> [WHAT TO WORK ON]: In full and without edits, write out the data that follows.

Stored data:
------------------------

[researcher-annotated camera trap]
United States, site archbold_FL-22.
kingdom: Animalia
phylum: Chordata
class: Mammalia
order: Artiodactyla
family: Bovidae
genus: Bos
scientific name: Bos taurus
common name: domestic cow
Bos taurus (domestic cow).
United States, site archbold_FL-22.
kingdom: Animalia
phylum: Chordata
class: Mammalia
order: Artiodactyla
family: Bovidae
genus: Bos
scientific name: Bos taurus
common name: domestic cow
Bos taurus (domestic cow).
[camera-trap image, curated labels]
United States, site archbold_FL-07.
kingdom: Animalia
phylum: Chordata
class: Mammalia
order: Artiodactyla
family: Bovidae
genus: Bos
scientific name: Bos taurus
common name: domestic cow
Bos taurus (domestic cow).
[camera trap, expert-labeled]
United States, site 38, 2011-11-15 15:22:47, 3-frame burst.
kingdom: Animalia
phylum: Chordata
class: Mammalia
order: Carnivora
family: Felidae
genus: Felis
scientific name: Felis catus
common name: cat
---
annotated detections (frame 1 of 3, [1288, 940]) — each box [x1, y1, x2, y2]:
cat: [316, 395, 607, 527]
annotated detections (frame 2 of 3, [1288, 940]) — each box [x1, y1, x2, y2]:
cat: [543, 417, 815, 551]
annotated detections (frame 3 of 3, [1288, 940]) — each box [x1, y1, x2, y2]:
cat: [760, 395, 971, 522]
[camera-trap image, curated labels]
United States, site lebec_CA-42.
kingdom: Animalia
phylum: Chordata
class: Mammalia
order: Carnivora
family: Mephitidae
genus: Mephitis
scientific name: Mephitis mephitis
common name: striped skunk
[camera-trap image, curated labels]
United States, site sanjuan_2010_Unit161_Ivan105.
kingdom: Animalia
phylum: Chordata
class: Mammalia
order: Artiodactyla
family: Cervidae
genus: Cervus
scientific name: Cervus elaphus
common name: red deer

------------------------

> [RESPONSE TO THIS TASK]:
[researcher-annotated camera trap]
United States, site archbold_FL-22.
kingdom: Animalia
phylum: Chordata
class: Mammalia
order: Artiodactyla
family: Bovidae
genus: Bos
scientific name: Bos taurus
common name: domestic cow
Bos taurus (domestic cow).
United States, site archbold_FL-22.
kingdom: Animalia
phylum: Chordata
class: Mammalia
order: Artiodactyla
family: Bovidae
genus: Bos
scientific name: Bos taurus
common name: domestic cow
Bos taurus (domestic cow).
[camera-trap image, curated labels]
United States, site archbold_FL-07.
kingdom: Animalia
phylum: Chordata
class: Mammalia
order: Artiodactyla
family: Bovidae
genus: Bos
scientific name: Bos taurus
common name: domestic cow
Bos taurus (domestic cow).
[camera trap, expert-labeled]
United States, site 38, 2011-11-15 15:22:47, 3-frame burst.
kingdom: Animalia
phylum: Chordata
class: Mammalia
order: Carnivora
family: Felidae
genus: Felis
scientific name: Felis catus
common name: cat
---
annotated detections (frame 1 of 3, [1288, 940]) — each box [x1, y1, x2, y2]:
cat: [316, 395, 607, 527]
annotated detections (frame 2 of 3, [1288, 940]) — each box [x1, y1, x2, y2]:
cat: [543, 417, 815, 551]
annotated detections (frame 3 of 3, [1288, 940]) — each box [x1, y1, x2, y2]:
cat: [760, 395, 971, 522]
[camera-trap image, curated labels]
United States, site lebec_CA-42.
kingdom: Animalia
phylum: Chordata
class: Mammalia
order: Carnivora
family: Mephitidae
genus: Mephitis
scientific name: Mephitis mephitis
common name: striped skunk
[camera-trap image, curated labels]
United States, site sanjuan_2010_Unit161_Ivan105.
kingdom: Animalia
phylum: Chordata
class: Mammalia
order: Artiodactyla
family: Cervidae
genus: Cervus
scientific name: Cervus elaphus
common name: red deer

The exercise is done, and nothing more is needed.